19.3063 · Motion · 2019-03-07
Département de l'environnement, des transports, de l'énergie et de la communication
Liquidé
Wortlaut
Le Conseil fédéral est chargé :
a. de déclarer l'état d'urgence climatique et
b. d'élaborer les bases légales nécessaires afin que toutes les nouvelles législations aux niveaux communal, cantonal et fédéral ne puissent à leur tour être mises en place que si elles ne sont pas à l'origine de davantage d'émissions de gaz à effet de serre ou s'il est prouvé que de nouvelles émissions de gaz à effet de serre seront compensées à 1,0 %. Cette disposition s'appliquera aussi, par analogie, aux nouveaux traités internationaux. Des exceptions pourront être faites pour des raisons humanitaires.
Begründung
Le mouvement de grève mondial des jeunes pour le climat exige des politiques qu'ils déclarent l'état d'urgence climatique.
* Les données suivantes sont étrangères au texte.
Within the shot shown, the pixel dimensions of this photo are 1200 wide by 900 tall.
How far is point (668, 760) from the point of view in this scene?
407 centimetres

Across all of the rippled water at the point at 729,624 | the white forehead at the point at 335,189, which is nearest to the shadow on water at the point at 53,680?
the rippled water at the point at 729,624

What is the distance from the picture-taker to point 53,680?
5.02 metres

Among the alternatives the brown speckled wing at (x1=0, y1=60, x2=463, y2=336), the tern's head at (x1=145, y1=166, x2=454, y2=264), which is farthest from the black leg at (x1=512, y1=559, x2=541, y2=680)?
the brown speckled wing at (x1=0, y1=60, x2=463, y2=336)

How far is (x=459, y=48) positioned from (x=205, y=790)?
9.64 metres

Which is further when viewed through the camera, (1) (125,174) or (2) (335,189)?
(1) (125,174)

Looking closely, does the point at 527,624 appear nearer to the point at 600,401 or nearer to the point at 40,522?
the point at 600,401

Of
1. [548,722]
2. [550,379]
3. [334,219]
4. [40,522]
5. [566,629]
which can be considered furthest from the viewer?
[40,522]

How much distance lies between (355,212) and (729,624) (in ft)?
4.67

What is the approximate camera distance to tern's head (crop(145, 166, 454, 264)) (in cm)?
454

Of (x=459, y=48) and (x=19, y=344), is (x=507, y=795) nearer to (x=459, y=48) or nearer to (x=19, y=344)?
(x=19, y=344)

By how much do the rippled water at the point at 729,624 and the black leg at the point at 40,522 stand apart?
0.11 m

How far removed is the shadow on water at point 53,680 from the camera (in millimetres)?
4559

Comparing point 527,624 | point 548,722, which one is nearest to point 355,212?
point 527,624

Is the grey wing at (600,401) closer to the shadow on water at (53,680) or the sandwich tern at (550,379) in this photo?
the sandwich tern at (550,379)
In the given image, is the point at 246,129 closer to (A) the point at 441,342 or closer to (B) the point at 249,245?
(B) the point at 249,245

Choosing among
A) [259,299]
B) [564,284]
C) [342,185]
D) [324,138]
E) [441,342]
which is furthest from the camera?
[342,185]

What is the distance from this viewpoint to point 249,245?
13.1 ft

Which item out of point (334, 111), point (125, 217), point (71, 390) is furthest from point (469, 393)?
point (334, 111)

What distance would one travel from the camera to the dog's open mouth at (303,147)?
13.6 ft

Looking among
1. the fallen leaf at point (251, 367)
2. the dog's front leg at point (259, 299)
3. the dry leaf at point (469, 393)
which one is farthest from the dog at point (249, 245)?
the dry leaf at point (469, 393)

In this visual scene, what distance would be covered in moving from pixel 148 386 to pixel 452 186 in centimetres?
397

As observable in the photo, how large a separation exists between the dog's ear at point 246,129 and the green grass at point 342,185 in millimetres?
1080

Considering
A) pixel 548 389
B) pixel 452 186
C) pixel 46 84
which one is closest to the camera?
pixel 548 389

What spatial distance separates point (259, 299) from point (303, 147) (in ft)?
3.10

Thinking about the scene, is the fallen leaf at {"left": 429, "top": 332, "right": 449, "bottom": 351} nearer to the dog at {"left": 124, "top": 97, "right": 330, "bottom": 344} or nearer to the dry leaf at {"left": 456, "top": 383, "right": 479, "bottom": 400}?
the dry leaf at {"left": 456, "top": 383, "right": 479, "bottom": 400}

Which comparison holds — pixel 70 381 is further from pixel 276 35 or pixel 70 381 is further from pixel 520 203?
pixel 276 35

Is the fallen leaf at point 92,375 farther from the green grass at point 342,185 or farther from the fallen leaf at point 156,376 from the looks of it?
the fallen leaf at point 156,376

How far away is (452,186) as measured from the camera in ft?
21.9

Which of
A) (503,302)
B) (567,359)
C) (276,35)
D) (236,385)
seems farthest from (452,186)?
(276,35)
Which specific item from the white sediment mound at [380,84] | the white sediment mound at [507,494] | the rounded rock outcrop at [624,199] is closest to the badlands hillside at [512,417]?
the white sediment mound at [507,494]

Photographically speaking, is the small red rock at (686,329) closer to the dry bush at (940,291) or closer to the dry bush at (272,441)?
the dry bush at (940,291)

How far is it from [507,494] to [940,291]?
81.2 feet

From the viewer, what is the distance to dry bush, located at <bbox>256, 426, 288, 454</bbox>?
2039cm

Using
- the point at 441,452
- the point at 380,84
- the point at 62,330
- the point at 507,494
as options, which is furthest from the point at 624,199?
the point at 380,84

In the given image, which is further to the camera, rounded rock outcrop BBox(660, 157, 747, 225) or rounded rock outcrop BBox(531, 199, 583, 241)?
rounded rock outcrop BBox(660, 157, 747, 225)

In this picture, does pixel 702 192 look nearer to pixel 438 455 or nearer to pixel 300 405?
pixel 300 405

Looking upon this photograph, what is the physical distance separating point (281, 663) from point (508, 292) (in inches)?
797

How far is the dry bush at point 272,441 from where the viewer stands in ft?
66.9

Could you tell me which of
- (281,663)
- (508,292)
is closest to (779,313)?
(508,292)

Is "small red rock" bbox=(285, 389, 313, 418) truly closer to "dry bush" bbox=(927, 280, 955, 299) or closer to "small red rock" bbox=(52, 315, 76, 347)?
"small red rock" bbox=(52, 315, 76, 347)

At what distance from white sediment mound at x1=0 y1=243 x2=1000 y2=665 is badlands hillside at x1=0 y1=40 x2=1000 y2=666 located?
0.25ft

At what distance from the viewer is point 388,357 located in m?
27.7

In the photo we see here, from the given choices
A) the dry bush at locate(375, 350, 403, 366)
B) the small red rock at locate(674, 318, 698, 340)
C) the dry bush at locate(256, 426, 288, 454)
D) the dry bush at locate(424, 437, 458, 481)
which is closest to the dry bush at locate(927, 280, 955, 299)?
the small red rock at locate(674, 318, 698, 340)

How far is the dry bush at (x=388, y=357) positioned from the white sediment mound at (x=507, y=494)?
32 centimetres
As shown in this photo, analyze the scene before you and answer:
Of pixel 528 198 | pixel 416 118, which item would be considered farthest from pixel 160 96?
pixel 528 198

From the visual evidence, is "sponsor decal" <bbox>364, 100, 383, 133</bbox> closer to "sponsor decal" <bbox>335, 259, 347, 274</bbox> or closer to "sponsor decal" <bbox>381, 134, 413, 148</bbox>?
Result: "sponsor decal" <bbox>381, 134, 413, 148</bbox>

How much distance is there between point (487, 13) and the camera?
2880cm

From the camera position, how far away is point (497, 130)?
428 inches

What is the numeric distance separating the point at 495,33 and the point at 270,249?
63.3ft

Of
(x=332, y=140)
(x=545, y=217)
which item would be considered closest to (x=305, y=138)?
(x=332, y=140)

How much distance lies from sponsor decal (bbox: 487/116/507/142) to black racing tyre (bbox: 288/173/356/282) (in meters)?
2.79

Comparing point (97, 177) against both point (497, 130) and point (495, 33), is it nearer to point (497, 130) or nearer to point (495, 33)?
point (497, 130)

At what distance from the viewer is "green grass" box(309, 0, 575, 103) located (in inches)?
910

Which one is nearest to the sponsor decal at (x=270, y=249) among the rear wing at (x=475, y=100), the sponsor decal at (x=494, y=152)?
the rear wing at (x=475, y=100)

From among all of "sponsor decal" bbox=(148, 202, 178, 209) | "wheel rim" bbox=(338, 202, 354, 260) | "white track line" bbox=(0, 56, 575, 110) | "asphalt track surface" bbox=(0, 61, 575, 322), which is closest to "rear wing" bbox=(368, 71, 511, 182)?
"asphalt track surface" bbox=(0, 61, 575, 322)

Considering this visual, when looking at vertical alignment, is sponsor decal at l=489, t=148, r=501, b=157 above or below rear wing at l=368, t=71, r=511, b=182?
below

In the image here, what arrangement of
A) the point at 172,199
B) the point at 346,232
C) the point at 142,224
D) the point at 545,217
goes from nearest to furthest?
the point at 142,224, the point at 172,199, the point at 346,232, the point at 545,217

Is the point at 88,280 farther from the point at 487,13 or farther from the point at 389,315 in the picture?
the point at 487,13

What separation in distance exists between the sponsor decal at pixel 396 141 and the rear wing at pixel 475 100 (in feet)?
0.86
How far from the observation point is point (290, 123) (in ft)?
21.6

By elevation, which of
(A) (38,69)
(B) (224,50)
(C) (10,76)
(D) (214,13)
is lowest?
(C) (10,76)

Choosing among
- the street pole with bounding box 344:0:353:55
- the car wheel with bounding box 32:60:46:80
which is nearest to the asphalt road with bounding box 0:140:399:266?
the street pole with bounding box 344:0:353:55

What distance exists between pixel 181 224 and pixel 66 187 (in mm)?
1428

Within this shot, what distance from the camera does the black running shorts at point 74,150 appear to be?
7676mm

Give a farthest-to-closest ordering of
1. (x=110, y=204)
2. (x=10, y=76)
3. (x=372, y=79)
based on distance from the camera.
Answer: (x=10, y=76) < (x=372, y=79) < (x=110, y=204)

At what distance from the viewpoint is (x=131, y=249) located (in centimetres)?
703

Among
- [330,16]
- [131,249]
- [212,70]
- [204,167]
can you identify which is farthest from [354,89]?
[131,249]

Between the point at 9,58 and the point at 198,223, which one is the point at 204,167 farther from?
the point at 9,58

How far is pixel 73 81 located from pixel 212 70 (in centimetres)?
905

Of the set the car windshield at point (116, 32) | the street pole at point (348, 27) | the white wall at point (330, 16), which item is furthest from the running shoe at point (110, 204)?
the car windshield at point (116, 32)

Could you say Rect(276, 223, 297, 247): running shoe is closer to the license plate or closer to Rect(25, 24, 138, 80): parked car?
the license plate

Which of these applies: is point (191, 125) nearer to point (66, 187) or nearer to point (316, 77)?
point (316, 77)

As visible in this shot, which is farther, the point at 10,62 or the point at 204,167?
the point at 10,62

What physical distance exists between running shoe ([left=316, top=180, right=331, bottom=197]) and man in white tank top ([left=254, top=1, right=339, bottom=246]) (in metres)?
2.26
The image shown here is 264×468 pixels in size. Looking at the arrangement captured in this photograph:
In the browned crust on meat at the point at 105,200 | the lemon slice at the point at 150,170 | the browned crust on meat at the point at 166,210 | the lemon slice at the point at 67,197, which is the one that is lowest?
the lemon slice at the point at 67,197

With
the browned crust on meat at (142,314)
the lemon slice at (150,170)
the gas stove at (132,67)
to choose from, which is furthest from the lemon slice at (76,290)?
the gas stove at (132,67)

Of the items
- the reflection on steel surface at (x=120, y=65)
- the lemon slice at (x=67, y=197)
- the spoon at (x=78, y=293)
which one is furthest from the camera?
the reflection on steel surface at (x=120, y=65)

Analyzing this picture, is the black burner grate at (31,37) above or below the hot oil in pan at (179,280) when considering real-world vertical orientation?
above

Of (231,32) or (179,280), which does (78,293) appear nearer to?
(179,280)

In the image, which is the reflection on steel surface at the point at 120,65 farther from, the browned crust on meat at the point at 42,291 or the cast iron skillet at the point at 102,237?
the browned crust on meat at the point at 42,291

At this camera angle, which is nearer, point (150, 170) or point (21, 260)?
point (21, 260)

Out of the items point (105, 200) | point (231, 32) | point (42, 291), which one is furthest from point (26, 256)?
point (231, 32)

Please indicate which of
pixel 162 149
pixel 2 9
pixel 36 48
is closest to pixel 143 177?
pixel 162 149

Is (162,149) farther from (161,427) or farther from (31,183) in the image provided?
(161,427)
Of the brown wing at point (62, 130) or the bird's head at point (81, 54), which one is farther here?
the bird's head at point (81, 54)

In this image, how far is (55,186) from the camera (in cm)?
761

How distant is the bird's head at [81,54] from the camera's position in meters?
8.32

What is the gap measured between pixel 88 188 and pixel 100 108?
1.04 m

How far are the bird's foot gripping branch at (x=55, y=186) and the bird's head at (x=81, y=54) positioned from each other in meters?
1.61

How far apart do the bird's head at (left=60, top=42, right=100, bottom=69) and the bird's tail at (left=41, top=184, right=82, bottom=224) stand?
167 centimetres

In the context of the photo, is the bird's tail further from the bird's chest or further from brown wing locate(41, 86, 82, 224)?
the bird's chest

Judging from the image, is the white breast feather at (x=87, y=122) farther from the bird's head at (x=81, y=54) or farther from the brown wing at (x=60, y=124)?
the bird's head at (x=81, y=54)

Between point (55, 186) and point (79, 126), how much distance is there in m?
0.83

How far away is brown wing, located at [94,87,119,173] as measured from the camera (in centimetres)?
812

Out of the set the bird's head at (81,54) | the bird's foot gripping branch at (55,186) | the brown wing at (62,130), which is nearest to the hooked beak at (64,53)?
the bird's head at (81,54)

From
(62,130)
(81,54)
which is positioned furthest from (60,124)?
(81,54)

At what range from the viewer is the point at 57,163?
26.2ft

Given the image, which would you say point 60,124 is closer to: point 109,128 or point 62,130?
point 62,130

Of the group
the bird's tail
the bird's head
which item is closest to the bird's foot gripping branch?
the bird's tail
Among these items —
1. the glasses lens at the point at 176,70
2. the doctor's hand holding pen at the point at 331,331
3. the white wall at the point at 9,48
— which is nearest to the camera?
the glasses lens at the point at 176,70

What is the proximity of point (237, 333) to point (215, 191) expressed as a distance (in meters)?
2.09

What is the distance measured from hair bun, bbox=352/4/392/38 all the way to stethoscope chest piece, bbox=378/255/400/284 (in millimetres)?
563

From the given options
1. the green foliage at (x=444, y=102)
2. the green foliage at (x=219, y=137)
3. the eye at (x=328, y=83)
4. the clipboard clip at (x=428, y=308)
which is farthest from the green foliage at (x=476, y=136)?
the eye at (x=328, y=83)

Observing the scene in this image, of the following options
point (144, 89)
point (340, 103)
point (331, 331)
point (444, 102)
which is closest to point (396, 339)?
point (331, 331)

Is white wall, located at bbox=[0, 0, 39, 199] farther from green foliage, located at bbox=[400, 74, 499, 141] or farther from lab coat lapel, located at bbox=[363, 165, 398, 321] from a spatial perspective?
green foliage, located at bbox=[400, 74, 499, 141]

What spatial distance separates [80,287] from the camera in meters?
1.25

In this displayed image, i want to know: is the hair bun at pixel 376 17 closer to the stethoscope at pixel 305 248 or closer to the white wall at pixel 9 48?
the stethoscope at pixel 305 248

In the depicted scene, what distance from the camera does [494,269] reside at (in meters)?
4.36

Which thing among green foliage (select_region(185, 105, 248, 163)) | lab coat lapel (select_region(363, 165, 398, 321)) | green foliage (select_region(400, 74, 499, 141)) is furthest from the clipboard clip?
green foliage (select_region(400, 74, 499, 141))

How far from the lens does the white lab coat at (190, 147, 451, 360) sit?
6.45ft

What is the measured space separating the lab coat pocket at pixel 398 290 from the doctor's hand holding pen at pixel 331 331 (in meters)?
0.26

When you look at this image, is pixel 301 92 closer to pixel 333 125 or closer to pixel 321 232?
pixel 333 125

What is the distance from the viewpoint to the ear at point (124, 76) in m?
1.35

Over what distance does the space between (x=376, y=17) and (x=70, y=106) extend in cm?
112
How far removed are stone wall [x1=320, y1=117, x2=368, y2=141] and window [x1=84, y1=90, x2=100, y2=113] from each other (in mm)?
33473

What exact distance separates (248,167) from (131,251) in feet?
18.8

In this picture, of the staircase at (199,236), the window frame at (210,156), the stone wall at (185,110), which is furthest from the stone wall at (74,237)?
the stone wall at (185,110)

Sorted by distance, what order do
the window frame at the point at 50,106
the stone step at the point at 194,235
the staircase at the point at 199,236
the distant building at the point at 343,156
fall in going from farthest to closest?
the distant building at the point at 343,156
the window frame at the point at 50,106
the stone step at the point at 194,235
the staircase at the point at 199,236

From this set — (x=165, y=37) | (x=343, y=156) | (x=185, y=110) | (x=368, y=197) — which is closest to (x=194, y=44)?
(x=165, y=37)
À l'étranger, des gouvernements et des parlements à Bristol (Royaume-Uni), Vancouver (Canada) et dans 32 autres villes, ont déjà suivi le mouvement. En Suisse, le canton de Bâle-Ville et la ville de Liestal (BL) l'ont fait également. Ils s'engagent à faire de la réduction des émissions de gaz à effet de serre la priorité absolue, tant au niveau politique et qu'au niveau économique ; la Confédération doit désormais faire de même. Depuis des semaines, des milliers de jeunes manifestent en Suisse en faveur d'une politique de protection du climat efficace, et ce pour une bonne raison : le dernier rapport du GIEC montre l'urgence d'agir dans le domaine de la politique climatique. À partir d'un réchauffement climatique de plus de 1,5 degré Celsius par rapport aux valeurs de la période préindustrielle, la probabilité que se produisent ce que l'on nomme des "rétroactions positives" - et avec elles une aggravation incontrôlée de la crise climatique - augmente rapidement. Nous devons endiguer ce risque en ramenant sans tarder à zéro les émissions nettes de gaz à effet de serre en Suisse. Pour parvenir à réduire le volume de ces émissions en temps utile, il faut que les mesures prises soient à la hauteur de l'ampleur du problème. Ce n'est qu'en procédant à une mobilisation totale des ressources économiques et en plaçant ce sujet au coeur de nos préoccupations que nous pourrons encore atteindre l'objectif consistant à ne pas dépasser la barre de 1,5 degré Celsius. En même temps, toutes nos futures décisions politiques devront être mesurées à l'aune de leur effet sur la crise climatique. Nous ne pouvons pas nous permettre d'émettre plus de gaz à effet de serre si nous ne pouvons pas démontrer que ces émissions seront compensées à 1,0 %. Le temps des demi-mesures est révolu. Une crise est une crise et doit être traitée comme telle.
Antrag des Bundesrates
Le Conseil fédéral propose de rejeter la motion.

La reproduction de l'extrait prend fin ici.